> [Problem details]:
Reproduce the items starting at the line containing "How great a" and ending with the last item, replacing "viewpoint" with "vantage point" and leaving everything else unchanged.

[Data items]
=====

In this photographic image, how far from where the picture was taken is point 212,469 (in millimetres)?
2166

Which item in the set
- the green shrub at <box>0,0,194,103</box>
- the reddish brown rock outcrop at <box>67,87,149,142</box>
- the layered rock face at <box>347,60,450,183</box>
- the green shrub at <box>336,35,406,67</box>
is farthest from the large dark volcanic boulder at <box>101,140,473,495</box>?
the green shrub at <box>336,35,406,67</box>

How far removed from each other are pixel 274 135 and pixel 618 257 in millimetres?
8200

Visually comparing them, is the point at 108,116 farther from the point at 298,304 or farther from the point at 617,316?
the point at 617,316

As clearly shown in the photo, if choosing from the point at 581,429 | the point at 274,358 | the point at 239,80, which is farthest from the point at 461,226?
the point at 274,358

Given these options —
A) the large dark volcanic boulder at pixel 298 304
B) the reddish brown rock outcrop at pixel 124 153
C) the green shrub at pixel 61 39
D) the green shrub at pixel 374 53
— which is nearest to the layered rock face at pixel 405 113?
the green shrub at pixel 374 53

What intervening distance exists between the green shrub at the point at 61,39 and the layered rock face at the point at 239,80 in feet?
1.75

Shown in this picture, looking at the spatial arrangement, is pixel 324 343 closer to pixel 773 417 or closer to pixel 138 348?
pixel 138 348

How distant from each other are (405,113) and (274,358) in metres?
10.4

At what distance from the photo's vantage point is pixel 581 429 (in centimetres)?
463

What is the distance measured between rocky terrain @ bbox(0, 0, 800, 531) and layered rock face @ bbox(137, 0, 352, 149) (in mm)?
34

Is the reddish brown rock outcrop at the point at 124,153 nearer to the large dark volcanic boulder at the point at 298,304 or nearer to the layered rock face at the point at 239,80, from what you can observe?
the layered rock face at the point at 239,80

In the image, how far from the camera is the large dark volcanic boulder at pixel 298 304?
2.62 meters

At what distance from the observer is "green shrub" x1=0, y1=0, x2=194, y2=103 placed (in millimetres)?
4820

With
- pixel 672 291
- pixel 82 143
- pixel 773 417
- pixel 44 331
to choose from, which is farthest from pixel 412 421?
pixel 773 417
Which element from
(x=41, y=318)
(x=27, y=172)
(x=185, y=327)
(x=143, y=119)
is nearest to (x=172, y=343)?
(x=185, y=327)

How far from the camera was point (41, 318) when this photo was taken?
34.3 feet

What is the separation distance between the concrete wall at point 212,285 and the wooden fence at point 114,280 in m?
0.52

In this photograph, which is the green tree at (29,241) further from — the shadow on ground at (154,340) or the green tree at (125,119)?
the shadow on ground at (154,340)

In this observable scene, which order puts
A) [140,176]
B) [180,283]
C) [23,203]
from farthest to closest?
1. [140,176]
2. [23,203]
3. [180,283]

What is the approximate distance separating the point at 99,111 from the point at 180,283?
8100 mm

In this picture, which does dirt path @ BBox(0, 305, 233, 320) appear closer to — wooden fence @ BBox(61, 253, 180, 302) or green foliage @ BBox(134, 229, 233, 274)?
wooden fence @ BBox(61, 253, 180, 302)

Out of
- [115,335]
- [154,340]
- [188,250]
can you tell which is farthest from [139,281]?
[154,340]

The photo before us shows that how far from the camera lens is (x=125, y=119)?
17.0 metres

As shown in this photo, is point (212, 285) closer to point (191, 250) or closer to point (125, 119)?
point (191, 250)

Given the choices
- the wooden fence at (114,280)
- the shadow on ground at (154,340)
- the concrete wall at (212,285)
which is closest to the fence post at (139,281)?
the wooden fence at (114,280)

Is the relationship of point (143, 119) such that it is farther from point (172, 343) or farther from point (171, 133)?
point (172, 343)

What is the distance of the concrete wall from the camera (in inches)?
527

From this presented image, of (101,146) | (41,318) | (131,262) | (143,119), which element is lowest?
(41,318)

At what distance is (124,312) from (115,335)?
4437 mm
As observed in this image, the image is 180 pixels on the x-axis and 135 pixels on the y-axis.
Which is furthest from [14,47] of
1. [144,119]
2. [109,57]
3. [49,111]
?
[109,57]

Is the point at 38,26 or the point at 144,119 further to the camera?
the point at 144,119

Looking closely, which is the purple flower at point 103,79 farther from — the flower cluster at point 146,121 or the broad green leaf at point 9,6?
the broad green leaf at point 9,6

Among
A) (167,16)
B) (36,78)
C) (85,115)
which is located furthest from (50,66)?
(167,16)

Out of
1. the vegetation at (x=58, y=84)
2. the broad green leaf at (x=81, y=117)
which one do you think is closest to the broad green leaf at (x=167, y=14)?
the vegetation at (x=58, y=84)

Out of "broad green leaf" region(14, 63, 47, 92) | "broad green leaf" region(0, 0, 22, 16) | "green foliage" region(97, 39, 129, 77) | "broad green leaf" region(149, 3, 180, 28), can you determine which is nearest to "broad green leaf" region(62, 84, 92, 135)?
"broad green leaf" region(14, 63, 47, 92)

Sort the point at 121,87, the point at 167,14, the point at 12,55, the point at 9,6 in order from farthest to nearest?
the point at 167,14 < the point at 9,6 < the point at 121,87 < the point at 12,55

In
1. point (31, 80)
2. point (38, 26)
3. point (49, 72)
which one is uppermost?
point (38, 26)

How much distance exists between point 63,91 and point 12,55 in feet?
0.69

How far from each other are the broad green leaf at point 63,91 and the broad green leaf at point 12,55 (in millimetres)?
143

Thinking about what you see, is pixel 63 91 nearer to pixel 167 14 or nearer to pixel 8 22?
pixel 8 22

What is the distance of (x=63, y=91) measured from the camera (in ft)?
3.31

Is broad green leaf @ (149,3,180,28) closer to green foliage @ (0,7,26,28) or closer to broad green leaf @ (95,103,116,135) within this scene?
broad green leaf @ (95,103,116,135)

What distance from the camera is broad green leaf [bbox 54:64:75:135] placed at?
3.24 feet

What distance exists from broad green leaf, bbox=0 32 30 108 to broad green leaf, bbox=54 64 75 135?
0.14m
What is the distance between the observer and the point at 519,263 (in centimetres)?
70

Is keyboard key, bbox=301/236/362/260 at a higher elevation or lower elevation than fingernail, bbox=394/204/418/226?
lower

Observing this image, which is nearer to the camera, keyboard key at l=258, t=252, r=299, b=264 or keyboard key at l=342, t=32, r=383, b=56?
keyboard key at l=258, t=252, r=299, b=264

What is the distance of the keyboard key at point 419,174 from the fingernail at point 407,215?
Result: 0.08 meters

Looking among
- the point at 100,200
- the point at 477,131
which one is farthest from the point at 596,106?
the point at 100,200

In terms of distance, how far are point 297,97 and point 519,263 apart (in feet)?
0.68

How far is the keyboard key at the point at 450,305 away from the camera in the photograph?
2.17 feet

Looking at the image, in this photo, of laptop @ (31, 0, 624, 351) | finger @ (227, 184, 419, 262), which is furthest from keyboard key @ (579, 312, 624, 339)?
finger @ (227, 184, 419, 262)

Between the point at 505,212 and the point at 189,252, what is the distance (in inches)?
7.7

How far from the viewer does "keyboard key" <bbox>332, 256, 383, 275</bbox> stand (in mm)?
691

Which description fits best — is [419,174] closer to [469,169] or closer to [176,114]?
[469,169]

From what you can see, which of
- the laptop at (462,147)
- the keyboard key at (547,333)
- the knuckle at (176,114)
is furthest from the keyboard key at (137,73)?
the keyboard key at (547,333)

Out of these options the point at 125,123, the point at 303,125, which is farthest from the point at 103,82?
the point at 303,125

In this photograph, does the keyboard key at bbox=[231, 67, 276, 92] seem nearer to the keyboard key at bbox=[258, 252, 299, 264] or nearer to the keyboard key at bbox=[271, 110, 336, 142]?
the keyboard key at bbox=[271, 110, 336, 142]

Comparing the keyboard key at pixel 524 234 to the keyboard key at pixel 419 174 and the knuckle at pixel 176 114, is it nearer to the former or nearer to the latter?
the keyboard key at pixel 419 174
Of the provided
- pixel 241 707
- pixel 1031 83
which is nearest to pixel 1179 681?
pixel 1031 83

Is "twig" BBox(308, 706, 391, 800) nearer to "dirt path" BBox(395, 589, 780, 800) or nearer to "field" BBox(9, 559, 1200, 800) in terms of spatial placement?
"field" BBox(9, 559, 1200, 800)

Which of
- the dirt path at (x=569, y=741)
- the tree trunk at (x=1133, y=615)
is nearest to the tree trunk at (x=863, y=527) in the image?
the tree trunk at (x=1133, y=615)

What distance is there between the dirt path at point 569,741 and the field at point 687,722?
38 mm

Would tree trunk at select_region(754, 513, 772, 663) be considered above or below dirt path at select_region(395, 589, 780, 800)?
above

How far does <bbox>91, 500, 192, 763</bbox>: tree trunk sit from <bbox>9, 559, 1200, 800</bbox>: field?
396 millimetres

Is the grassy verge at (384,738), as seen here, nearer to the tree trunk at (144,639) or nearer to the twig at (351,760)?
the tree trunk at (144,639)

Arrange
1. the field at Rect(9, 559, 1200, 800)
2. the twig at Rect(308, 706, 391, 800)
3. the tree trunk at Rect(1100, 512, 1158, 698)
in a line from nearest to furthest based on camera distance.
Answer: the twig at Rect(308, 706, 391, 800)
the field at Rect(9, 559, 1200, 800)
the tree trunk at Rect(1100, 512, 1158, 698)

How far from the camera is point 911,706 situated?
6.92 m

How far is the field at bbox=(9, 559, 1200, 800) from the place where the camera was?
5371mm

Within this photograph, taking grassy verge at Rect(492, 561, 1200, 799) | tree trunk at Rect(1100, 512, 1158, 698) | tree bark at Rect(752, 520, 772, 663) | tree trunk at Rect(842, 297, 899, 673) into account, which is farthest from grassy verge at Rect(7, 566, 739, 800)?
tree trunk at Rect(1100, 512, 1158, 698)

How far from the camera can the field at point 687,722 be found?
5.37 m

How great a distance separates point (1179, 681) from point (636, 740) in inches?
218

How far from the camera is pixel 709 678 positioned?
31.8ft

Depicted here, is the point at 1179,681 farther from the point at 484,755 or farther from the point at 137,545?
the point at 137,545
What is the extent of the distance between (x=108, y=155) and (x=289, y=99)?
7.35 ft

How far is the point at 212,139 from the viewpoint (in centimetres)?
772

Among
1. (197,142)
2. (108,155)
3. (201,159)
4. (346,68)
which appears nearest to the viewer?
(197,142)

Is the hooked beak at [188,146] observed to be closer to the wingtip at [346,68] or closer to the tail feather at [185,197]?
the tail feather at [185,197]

=====

> [Full response]:
How great a distance separates point (1179, 681) from point (636, 740) in inches?
218

How far from the camera is pixel 709 678 positioned?
31.8ft

Depicted here, is the point at 1179,681 farther from the point at 484,755 or farther from the point at 137,545?
the point at 137,545
What is the extent of the distance between (x=108, y=155) and (x=289, y=99)?
7.35 ft

How far is the point at 212,139 from the vantage point (in centimetres)?
772

Among
1. (197,142)
2. (108,155)
3. (201,159)
4. (346,68)
which appears nearest to the viewer?
(197,142)

Is the hooked beak at [188,146] observed to be closer to the wingtip at [346,68] or closer to the tail feather at [185,197]?
the tail feather at [185,197]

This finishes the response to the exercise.